Was er von den Spielerinnen erfährt und was diese zumindest teilweise in den Netzwerken mitteilen, ergibt ein Bild, dass in Europa noch sehr uneinheitlich mit dem Coronavirus umgegangen wird. In Georgien hat Präsidentin Salome Surabischwili den Notstand verhängt, es herrscht Ausgangssperre. Betroffen davon sind die für Hall spielenden Nino Batsiashvili und Lela Javakhishvili. Die 33-jährige Batsiashvili sei „voll gefrustet“, so Mario Meinel.

Aktuell hat sie außer dem Schach keinen Job. Die Langeweile sei enorm. Lela Javakhishvili habe schon nach Filmvorschlägen für ihren elfjährigen Sohn gefragt, der ein bisschen Deutsch spricht.

Meinel hat unter anderem „Asterix“ empfohlen. Ana Matnadze, die für das Männerteam des SK Hall spielt, lebt in Barcelona. Dort sei es derzeit schlimm. Das spanische Parlament hat die Regeln der Ausgangssperre nochmals verschärft.

Angestellte „nicht essenzieller Bereiche“ müssen zu Hause bleiben. In Bukarest ist die Situation ähnlich. Dort überwacht das Militär die Ausgangssperre, berichtet Mihaela Sandu. Da viele rumänische Arbeiter aus Italien und Spanien zurückgekehrt sind, befürchten viele Rumänen, dass sich das Virus dadurch schneller verbreiten könnte.

Ekaterina Atalik ist mit ihrer Familie von Istanbul in das Ferienhaus nach Antalya gezogen. Dort sei mehr Platz und außerdem sei die Gefahr einer Ansteckung in Antalya noch nicht so
groß. Karina Ambartsumova hängt auf Las Palmas fest. Sie kann derzeit nicht nach Russland zurückkehren. Flüge sind gestrichen, zudem gibt es starke Einschränkungen bei der Einreise. Sie ist bei der Familie eines ihrer Schachschüler untergekommen. „Immerhin ist das Wetter gut“, meint sie.

Planungen laufen noch weiter

Die starken Reisebeschränkungen und teilweise auch -verbote tangieren natürlich die zentrale Endrunde der Bundesligen in Berlin. Im momentan unwahrscheinlichen Fall, dass die Endrunde ausgetragen wird, könnten wahrscheinlich viele Spielerinnen und Spieler aufgrund der Beschränkungen nicht anreisen. Der Senat in Berlin hat in seiner Verordnung zur Eindämmung des Coronavirus ein Verbot von Veranstaltungen bis zum 19. April erlassen. Diese Verordnung kann jederzeit verlängert werden, was bisher nicht geschah.

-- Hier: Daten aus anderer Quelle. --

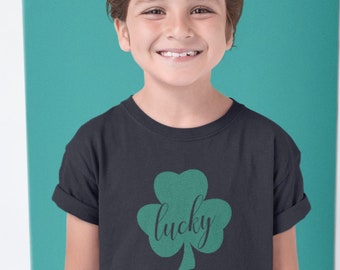 Youth Toddler Kids - Lucky #2 Green Clover - Saint Patrick's Day Shirt, Irish Shamrock T-Shirt, St. Patricks Day Shirt, Boy & Girl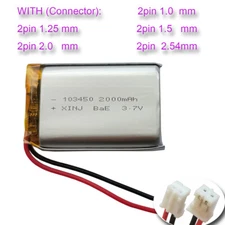 3.7V 2000mAh 7.4Wh Rechargeable Li-Polymer Li Lipo Battery Cell 103450 JST 2pin
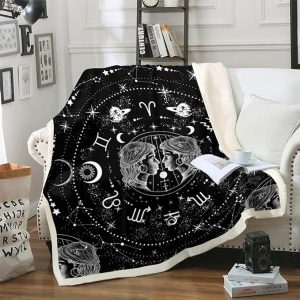 Erosebridal Sun and Moon Sherpa Blanket Throw Size, Constellation Gemini Throw Blanket for Kids Teens Adult, Zodiac Signs Astrology Fleece Blanket Starry Sky Galaxy Flannel Blanket, Black White - Gemini Blanket for men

Deshalb mussten die Planungen für die zentrale Endrunde im Hintergrund weiterlaufen. Denn bei einer solchen Großveranstaltung stellt sich letztlich auch die Frage der Haftung bei einer Absage.
Nicht nur für den Veranstalter, auch für die beteiligten Vereine sorgt das für Probleme. SK-Mannschaftsführer Gregor Krenedics muss mit Flügen jonglieren. In normalen Zeiten werden diese
weit im Voraus gebucht. Das sorgt für Planungssicherheit und spart zudem Kosten. Nun versucht er, Flüge zu stornieren. Das ist in Zeiten von Corona keine leichte Aufgabe. „Einige Flüge habe ich nicht direkt bei der Fluggesellschaft, sondern über einen Anbieter gebucht“, berichtet er. Der Anbieter aber will die Tickets nicht so ohne Weiteres stornieren, dazu sei eine Autorisierung der Fluggesellschaft erforderlich. Diese jedoch wisse von nichts und verweise wieder auf den Anbieter. Online lasse sich nicht alles stornieren. „Ich habe es auch über die
Telefon-Hotline versucht. Mehr als eine Stunde war ich in der Warteschleife, dann wurde die Verbindung getrennt“, berichtet Gregor Krenedics.

Er hofft, dass der SK nicht auf Kosten sitzen bleiben wird – von Flügen, die ohnehin nicht stattfinden. Vermutlich wird es erst eine Entscheidung über die zentrale Endrunde geben, wenn der Senat sich entschieden hat, ob die Verordnung zur Eindämmung des Coronavirus verlängert wird. Bei den Frauen zumindest wäre es möglich, die noch drei ausstehenden Runden dezentral zu spielen. Die Spielerinnen des SK Hall hoffen darauf. Etwas anderes bleibt ihnen derzeit auch nicht übrig.